Your answer should hold only the line containing "family: Equidae" and each line that follows it in the listing, copied exactly.

# Provided data
-------------------------
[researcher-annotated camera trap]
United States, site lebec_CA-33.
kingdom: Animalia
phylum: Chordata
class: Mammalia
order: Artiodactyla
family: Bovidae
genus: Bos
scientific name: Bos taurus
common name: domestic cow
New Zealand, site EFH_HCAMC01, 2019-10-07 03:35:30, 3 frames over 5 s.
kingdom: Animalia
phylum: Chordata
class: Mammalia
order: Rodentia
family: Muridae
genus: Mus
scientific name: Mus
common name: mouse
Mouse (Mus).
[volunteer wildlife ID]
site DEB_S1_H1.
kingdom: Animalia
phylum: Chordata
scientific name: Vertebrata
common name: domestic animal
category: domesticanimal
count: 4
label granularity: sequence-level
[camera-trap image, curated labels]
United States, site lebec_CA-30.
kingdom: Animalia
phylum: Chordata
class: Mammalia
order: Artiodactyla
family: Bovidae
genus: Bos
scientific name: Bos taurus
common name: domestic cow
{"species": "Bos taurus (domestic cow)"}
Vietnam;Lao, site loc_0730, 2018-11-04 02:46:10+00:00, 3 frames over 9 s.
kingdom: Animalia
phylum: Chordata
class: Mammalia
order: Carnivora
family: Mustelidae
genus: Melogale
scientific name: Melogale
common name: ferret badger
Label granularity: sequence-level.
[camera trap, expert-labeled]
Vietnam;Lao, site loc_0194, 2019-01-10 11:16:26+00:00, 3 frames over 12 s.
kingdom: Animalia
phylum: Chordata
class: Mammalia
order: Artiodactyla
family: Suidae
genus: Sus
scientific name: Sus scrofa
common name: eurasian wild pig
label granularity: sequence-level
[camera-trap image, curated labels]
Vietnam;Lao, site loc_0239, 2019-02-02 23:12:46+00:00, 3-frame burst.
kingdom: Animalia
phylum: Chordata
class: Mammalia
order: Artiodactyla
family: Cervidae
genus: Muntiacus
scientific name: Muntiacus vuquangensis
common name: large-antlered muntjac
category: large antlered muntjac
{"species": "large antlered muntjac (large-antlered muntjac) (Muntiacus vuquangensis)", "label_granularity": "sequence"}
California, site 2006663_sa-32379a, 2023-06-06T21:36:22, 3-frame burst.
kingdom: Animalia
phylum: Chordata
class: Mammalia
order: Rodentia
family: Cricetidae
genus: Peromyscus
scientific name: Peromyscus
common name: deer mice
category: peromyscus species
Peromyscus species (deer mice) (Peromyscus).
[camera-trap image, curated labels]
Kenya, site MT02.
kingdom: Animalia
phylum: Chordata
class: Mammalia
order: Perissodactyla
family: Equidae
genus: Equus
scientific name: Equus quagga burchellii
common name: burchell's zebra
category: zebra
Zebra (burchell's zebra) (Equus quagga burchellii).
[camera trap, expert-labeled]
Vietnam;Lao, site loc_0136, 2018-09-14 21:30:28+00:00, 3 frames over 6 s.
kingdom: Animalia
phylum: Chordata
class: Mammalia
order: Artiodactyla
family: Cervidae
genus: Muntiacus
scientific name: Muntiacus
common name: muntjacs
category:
-------------------------
# Output for this exercise
family: Equidae
genus: Equus
scientific name: Equus quagga burchellii
common name: burchell's zebra
category: zebra
Zebra (burchell's zebra) (Equus quagga burchellii).
[camera trap, expert-labeled]
Vietnam;Lao, site loc_0136, 2018-09-14 21:30:28+00:00, 3 frames over 6 s.
kingdom: Animalia
phylum: Chordata
class: Mammalia
order: Artiodactyla
family: Cervidae
genus: Muntiacus
scientific name: Muntiacus
common name: muntjacs
category:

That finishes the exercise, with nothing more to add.